These are my stories as a volunteer member of the Sheriff's Search & Rescue team in Coconino County, Arizona. I'll share what it's like to go from a beginner with a lot to learn to an experienced and, hopefully, valuable member of the team, as well as the missions, trainings, and other activities along the way.
About Coconino County
About Coconino County
Encompassing 18,661 square miles, Coconino County, Arizona, is the second largest county in the U.S. but one of the least populated. Our county includes Grand Canyon National Park, the Navajo, Havasupai, Hualapai and Hopi Indian Reservations, and the largest contiguous ponderosa pine forest in the world. Elevations range from 2,000 feet above sea level along the Colorado River to 12,633 feet at the summit of Mt. Humphreys in Flagstaff.
May 8, 2009
Lost And Found
My adrenaline kicked in immediately. "You bet!" I told him and began gathering my gear while still on the phone. I admit, it feels good to be called before the pager has even gone off. Al said he needed someone to do nav/comm (to navigate and work the radio) while he worked with Cassie, the team tracking dog.
This would be a search for an elderly woman (details ommitted), who'd left the family's campsite that morning with her two dogs, but one dog had returned alone. Al needed to get to the staging area with Cassie as soon as possible, where a scent article was available, and begin the hasty search. I changed into field clothes and was out the door in five minutes.
After rendezvousing at the SAR building, then a stop at the Sheriff's office for a briefing, we were off towards Ashfork, down old (decaying) Route 66 and onto a rough dirt road to Stone Dam. A short while later, Cassie was in her harness and on her lead, and after a good smell of the scent article, she and Al began working while I followed a short distance behind. I didn't want to distract Cassie or get in her way.
It was a good bit hotter at that lower elevation in the pinion-juniper than in Flagstaff. My mouth was dry within minutes, and my Gatorade was hot in no time, but I was in the "zone," focused on our task, and didn't really notice the heat or the cactus barbs sticking through my trail runners.
While Al and I followed Cassie, weaving through the thick brush along the south side of the lake, other field teams were heading out from base, some on foot and others on ATVs, calling the woman's name and searching for clues or prints--either those that might belong to the subject or the tiny dog she was with. We had no idea, of course, if the two were still together.

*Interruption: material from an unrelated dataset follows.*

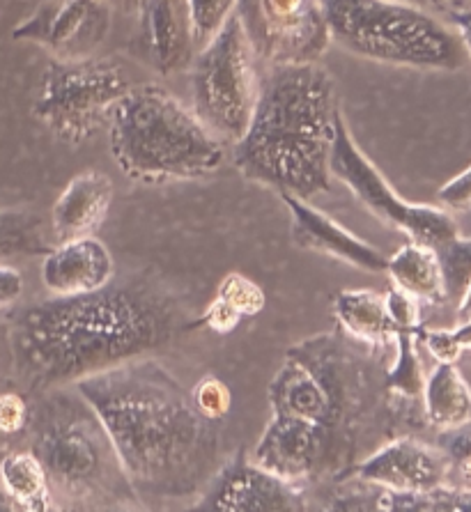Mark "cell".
<instances>
[{"label":"cell","instance_id":"6da1fadb","mask_svg":"<svg viewBox=\"0 0 471 512\" xmlns=\"http://www.w3.org/2000/svg\"><path fill=\"white\" fill-rule=\"evenodd\" d=\"M76 393L95 411L134 492L184 496L216 460L212 421L161 363L136 356L83 377Z\"/></svg>","mask_w":471,"mask_h":512},{"label":"cell","instance_id":"7a4b0ae2","mask_svg":"<svg viewBox=\"0 0 471 512\" xmlns=\"http://www.w3.org/2000/svg\"><path fill=\"white\" fill-rule=\"evenodd\" d=\"M173 317L166 297L138 283L51 297L14 324V361L21 377L42 389L76 384L164 345Z\"/></svg>","mask_w":471,"mask_h":512},{"label":"cell","instance_id":"3957f363","mask_svg":"<svg viewBox=\"0 0 471 512\" xmlns=\"http://www.w3.org/2000/svg\"><path fill=\"white\" fill-rule=\"evenodd\" d=\"M336 85L318 62L272 65L260 81L246 134L235 143V166L249 182L311 200L331 189L336 136Z\"/></svg>","mask_w":471,"mask_h":512},{"label":"cell","instance_id":"277c9868","mask_svg":"<svg viewBox=\"0 0 471 512\" xmlns=\"http://www.w3.org/2000/svg\"><path fill=\"white\" fill-rule=\"evenodd\" d=\"M361 386H366L364 368L336 338L318 336L288 349L269 384L274 416L253 462L292 483L311 478L357 414Z\"/></svg>","mask_w":471,"mask_h":512},{"label":"cell","instance_id":"5b68a950","mask_svg":"<svg viewBox=\"0 0 471 512\" xmlns=\"http://www.w3.org/2000/svg\"><path fill=\"white\" fill-rule=\"evenodd\" d=\"M108 143L115 164L134 180H200L223 164V141L173 92L131 85L113 106Z\"/></svg>","mask_w":471,"mask_h":512},{"label":"cell","instance_id":"8992f818","mask_svg":"<svg viewBox=\"0 0 471 512\" xmlns=\"http://www.w3.org/2000/svg\"><path fill=\"white\" fill-rule=\"evenodd\" d=\"M324 17L331 40L373 62L453 72L467 56L458 33L405 0H324Z\"/></svg>","mask_w":471,"mask_h":512},{"label":"cell","instance_id":"52a82bcc","mask_svg":"<svg viewBox=\"0 0 471 512\" xmlns=\"http://www.w3.org/2000/svg\"><path fill=\"white\" fill-rule=\"evenodd\" d=\"M33 453L51 483L72 499H115L120 487L129 485L111 439L81 395H53L44 402L37 414Z\"/></svg>","mask_w":471,"mask_h":512},{"label":"cell","instance_id":"ba28073f","mask_svg":"<svg viewBox=\"0 0 471 512\" xmlns=\"http://www.w3.org/2000/svg\"><path fill=\"white\" fill-rule=\"evenodd\" d=\"M193 113L221 141L237 143L246 134L258 102L256 53L237 17L191 60Z\"/></svg>","mask_w":471,"mask_h":512},{"label":"cell","instance_id":"9c48e42d","mask_svg":"<svg viewBox=\"0 0 471 512\" xmlns=\"http://www.w3.org/2000/svg\"><path fill=\"white\" fill-rule=\"evenodd\" d=\"M129 88L118 62L53 60L42 74L35 113L60 141L81 145L108 124L113 106Z\"/></svg>","mask_w":471,"mask_h":512},{"label":"cell","instance_id":"30bf717a","mask_svg":"<svg viewBox=\"0 0 471 512\" xmlns=\"http://www.w3.org/2000/svg\"><path fill=\"white\" fill-rule=\"evenodd\" d=\"M329 170L331 177L341 180L370 214H375L386 226L405 232L412 242L442 251L460 237L451 212L442 207L407 203L393 191V186L352 138L343 115L336 120Z\"/></svg>","mask_w":471,"mask_h":512},{"label":"cell","instance_id":"8fae6325","mask_svg":"<svg viewBox=\"0 0 471 512\" xmlns=\"http://www.w3.org/2000/svg\"><path fill=\"white\" fill-rule=\"evenodd\" d=\"M237 21L269 65L318 62L331 42L324 0H237Z\"/></svg>","mask_w":471,"mask_h":512},{"label":"cell","instance_id":"7c38bea8","mask_svg":"<svg viewBox=\"0 0 471 512\" xmlns=\"http://www.w3.org/2000/svg\"><path fill=\"white\" fill-rule=\"evenodd\" d=\"M111 33L108 0H49L14 28V40L44 46L56 60H88Z\"/></svg>","mask_w":471,"mask_h":512},{"label":"cell","instance_id":"4fadbf2b","mask_svg":"<svg viewBox=\"0 0 471 512\" xmlns=\"http://www.w3.org/2000/svg\"><path fill=\"white\" fill-rule=\"evenodd\" d=\"M203 510L219 512H290L304 510V494L297 483L276 476L258 462L237 460L216 478Z\"/></svg>","mask_w":471,"mask_h":512},{"label":"cell","instance_id":"5bb4252c","mask_svg":"<svg viewBox=\"0 0 471 512\" xmlns=\"http://www.w3.org/2000/svg\"><path fill=\"white\" fill-rule=\"evenodd\" d=\"M136 10L141 60L164 76L187 69L196 46L187 0H138Z\"/></svg>","mask_w":471,"mask_h":512},{"label":"cell","instance_id":"9a60e30c","mask_svg":"<svg viewBox=\"0 0 471 512\" xmlns=\"http://www.w3.org/2000/svg\"><path fill=\"white\" fill-rule=\"evenodd\" d=\"M354 476L366 485L389 492H423L444 485L449 478L446 457L414 439H398L366 457L354 469Z\"/></svg>","mask_w":471,"mask_h":512},{"label":"cell","instance_id":"2e32d148","mask_svg":"<svg viewBox=\"0 0 471 512\" xmlns=\"http://www.w3.org/2000/svg\"><path fill=\"white\" fill-rule=\"evenodd\" d=\"M281 200L292 214V239L299 248L329 255L350 267L370 271V274L386 271L389 258H384L382 251L343 228L320 209L308 205V200L290 196V193H281Z\"/></svg>","mask_w":471,"mask_h":512},{"label":"cell","instance_id":"e0dca14e","mask_svg":"<svg viewBox=\"0 0 471 512\" xmlns=\"http://www.w3.org/2000/svg\"><path fill=\"white\" fill-rule=\"evenodd\" d=\"M111 251L92 235L60 242L42 262V281L53 297L97 292L113 281Z\"/></svg>","mask_w":471,"mask_h":512},{"label":"cell","instance_id":"ac0fdd59","mask_svg":"<svg viewBox=\"0 0 471 512\" xmlns=\"http://www.w3.org/2000/svg\"><path fill=\"white\" fill-rule=\"evenodd\" d=\"M113 200L111 177L86 170L67 182L51 212V230L60 242L88 237L106 219Z\"/></svg>","mask_w":471,"mask_h":512},{"label":"cell","instance_id":"d6986e66","mask_svg":"<svg viewBox=\"0 0 471 512\" xmlns=\"http://www.w3.org/2000/svg\"><path fill=\"white\" fill-rule=\"evenodd\" d=\"M386 274L400 290L428 304L446 301V281L439 253L432 246L412 242L386 260Z\"/></svg>","mask_w":471,"mask_h":512},{"label":"cell","instance_id":"ffe728a7","mask_svg":"<svg viewBox=\"0 0 471 512\" xmlns=\"http://www.w3.org/2000/svg\"><path fill=\"white\" fill-rule=\"evenodd\" d=\"M428 421L439 430L471 423V389L455 363H439L423 386Z\"/></svg>","mask_w":471,"mask_h":512},{"label":"cell","instance_id":"44dd1931","mask_svg":"<svg viewBox=\"0 0 471 512\" xmlns=\"http://www.w3.org/2000/svg\"><path fill=\"white\" fill-rule=\"evenodd\" d=\"M336 320L341 327L366 345H384L396 338V324L386 313L384 297L370 290H347L336 294L334 301Z\"/></svg>","mask_w":471,"mask_h":512},{"label":"cell","instance_id":"7402d4cb","mask_svg":"<svg viewBox=\"0 0 471 512\" xmlns=\"http://www.w3.org/2000/svg\"><path fill=\"white\" fill-rule=\"evenodd\" d=\"M262 308H265V292L244 274H228L196 327H210L214 333H230L244 317L258 315Z\"/></svg>","mask_w":471,"mask_h":512},{"label":"cell","instance_id":"603a6c76","mask_svg":"<svg viewBox=\"0 0 471 512\" xmlns=\"http://www.w3.org/2000/svg\"><path fill=\"white\" fill-rule=\"evenodd\" d=\"M0 485L14 506L33 512L53 508L51 480L35 453H14L0 462Z\"/></svg>","mask_w":471,"mask_h":512},{"label":"cell","instance_id":"cb8c5ba5","mask_svg":"<svg viewBox=\"0 0 471 512\" xmlns=\"http://www.w3.org/2000/svg\"><path fill=\"white\" fill-rule=\"evenodd\" d=\"M377 508L389 512H471V490L458 485H437L423 492L377 494Z\"/></svg>","mask_w":471,"mask_h":512},{"label":"cell","instance_id":"d4e9b609","mask_svg":"<svg viewBox=\"0 0 471 512\" xmlns=\"http://www.w3.org/2000/svg\"><path fill=\"white\" fill-rule=\"evenodd\" d=\"M49 251L40 216L23 209H0V258L46 255Z\"/></svg>","mask_w":471,"mask_h":512},{"label":"cell","instance_id":"484cf974","mask_svg":"<svg viewBox=\"0 0 471 512\" xmlns=\"http://www.w3.org/2000/svg\"><path fill=\"white\" fill-rule=\"evenodd\" d=\"M416 336L419 331H398L396 333V345H398V359L396 366L391 368L389 377H386V386L393 391H400L403 395H414L423 393V372H421V361L419 354H416Z\"/></svg>","mask_w":471,"mask_h":512},{"label":"cell","instance_id":"4316f807","mask_svg":"<svg viewBox=\"0 0 471 512\" xmlns=\"http://www.w3.org/2000/svg\"><path fill=\"white\" fill-rule=\"evenodd\" d=\"M196 46H203L233 19L237 0H187Z\"/></svg>","mask_w":471,"mask_h":512},{"label":"cell","instance_id":"83f0119b","mask_svg":"<svg viewBox=\"0 0 471 512\" xmlns=\"http://www.w3.org/2000/svg\"><path fill=\"white\" fill-rule=\"evenodd\" d=\"M439 451L444 453L449 476L458 480V487L471 490V423L444 430L439 437Z\"/></svg>","mask_w":471,"mask_h":512},{"label":"cell","instance_id":"f1b7e54d","mask_svg":"<svg viewBox=\"0 0 471 512\" xmlns=\"http://www.w3.org/2000/svg\"><path fill=\"white\" fill-rule=\"evenodd\" d=\"M193 407L198 409V414L207 418V421H221L223 416L230 411V391L228 386L216 379L214 375H207L196 384V389L191 393Z\"/></svg>","mask_w":471,"mask_h":512},{"label":"cell","instance_id":"f546056e","mask_svg":"<svg viewBox=\"0 0 471 512\" xmlns=\"http://www.w3.org/2000/svg\"><path fill=\"white\" fill-rule=\"evenodd\" d=\"M386 313H389L391 322L396 324L398 331H419L421 327V301L414 299L412 294L400 290L393 285L384 297Z\"/></svg>","mask_w":471,"mask_h":512},{"label":"cell","instance_id":"4dcf8cb0","mask_svg":"<svg viewBox=\"0 0 471 512\" xmlns=\"http://www.w3.org/2000/svg\"><path fill=\"white\" fill-rule=\"evenodd\" d=\"M437 200L442 209L455 214H469L471 212V166L455 175L453 180L446 182L437 193Z\"/></svg>","mask_w":471,"mask_h":512},{"label":"cell","instance_id":"1f68e13d","mask_svg":"<svg viewBox=\"0 0 471 512\" xmlns=\"http://www.w3.org/2000/svg\"><path fill=\"white\" fill-rule=\"evenodd\" d=\"M423 343H426L428 352L435 356L439 363H455L460 354L465 352L460 345L458 336L453 331H423Z\"/></svg>","mask_w":471,"mask_h":512},{"label":"cell","instance_id":"d6a6232c","mask_svg":"<svg viewBox=\"0 0 471 512\" xmlns=\"http://www.w3.org/2000/svg\"><path fill=\"white\" fill-rule=\"evenodd\" d=\"M28 421V407L17 393L0 395V432H19Z\"/></svg>","mask_w":471,"mask_h":512},{"label":"cell","instance_id":"836d02e7","mask_svg":"<svg viewBox=\"0 0 471 512\" xmlns=\"http://www.w3.org/2000/svg\"><path fill=\"white\" fill-rule=\"evenodd\" d=\"M23 292V276L19 269L0 265V310L12 306Z\"/></svg>","mask_w":471,"mask_h":512},{"label":"cell","instance_id":"e575fe53","mask_svg":"<svg viewBox=\"0 0 471 512\" xmlns=\"http://www.w3.org/2000/svg\"><path fill=\"white\" fill-rule=\"evenodd\" d=\"M451 21H453L455 33H458L462 42V49H465V53L471 58V10L451 12Z\"/></svg>","mask_w":471,"mask_h":512},{"label":"cell","instance_id":"d590c367","mask_svg":"<svg viewBox=\"0 0 471 512\" xmlns=\"http://www.w3.org/2000/svg\"><path fill=\"white\" fill-rule=\"evenodd\" d=\"M458 313L465 322H471V278L465 285V290L460 294V306H458Z\"/></svg>","mask_w":471,"mask_h":512},{"label":"cell","instance_id":"8d00e7d4","mask_svg":"<svg viewBox=\"0 0 471 512\" xmlns=\"http://www.w3.org/2000/svg\"><path fill=\"white\" fill-rule=\"evenodd\" d=\"M405 3H412V5H419V7H426V10H439V7H444L446 3L444 0H405Z\"/></svg>","mask_w":471,"mask_h":512},{"label":"cell","instance_id":"74e56055","mask_svg":"<svg viewBox=\"0 0 471 512\" xmlns=\"http://www.w3.org/2000/svg\"><path fill=\"white\" fill-rule=\"evenodd\" d=\"M10 496L3 490V485H0V510H10Z\"/></svg>","mask_w":471,"mask_h":512},{"label":"cell","instance_id":"f35d334b","mask_svg":"<svg viewBox=\"0 0 471 512\" xmlns=\"http://www.w3.org/2000/svg\"><path fill=\"white\" fill-rule=\"evenodd\" d=\"M108 3H118L125 7V10H136L138 7V0H108Z\"/></svg>","mask_w":471,"mask_h":512},{"label":"cell","instance_id":"ab89813d","mask_svg":"<svg viewBox=\"0 0 471 512\" xmlns=\"http://www.w3.org/2000/svg\"><path fill=\"white\" fill-rule=\"evenodd\" d=\"M444 3H458V0H444Z\"/></svg>","mask_w":471,"mask_h":512}]
</instances>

Cassie, a three year-old German Shepherd, appeared very intent on her work, trying to find the scent, but she displayed "no positive alerts" during the hours that passed. At one point, we searched a narrow drainage, until a drop-off and thick brush prevented us from going further.
Al explained that it's easier for Cassie to follow scent in cooler temperatures--that it degrades faster in the heat. He was also unsure of the integrity, so to speak, of the scent article, which had been gathered before our arrival and mixed with a pair of boots.
After several hours of searching, we returned to base. Our intention was to leave Cassie there to rest after all that time in the heat and continue searching without her. But not long after we'd set down our packs for a short break ourselves, we heard over the radio that the subject had been found. What a relief! At her age and given the time since she'd last been seen, the heat and lack of water, I was very concerned about the outcome. She was okay, though, and so was her dog. (I was worried about the chihuahua too!)
From what I understand, some of those programmable signs along the highway--you know, the kind that display road construction information or Amber alerts--had displayed a message about the missing woman, during which time a motorist saw that message, then spotted an elderly woman with a dog along the road and reported it, and that led to our subject's rescue. Nice!
As the woman was reunited with family and our team reconvened and waited to debrief, I realized this had been one of the more costly missions I'd been on, personally speaking. You know that brand new camera I was so excited about? Gone. Yep, it's out there somewhere amongst the pinion-juniper. So if you happen to be out that way, doing some bushwhacking, and find a camera with some cool helicopter shots on it, let me know. If you wanna keep it, though, that's okay; my understanding and generous husband went out and bought me a new one with his own art supply fund after I'd called him, pouting, from the field. But no photos this time, I'm afraid.
At about 8pm, we arrived back at the SAR building and proceeded to unload all the unit gear and ATVs ... JUST in time to head out for another mission.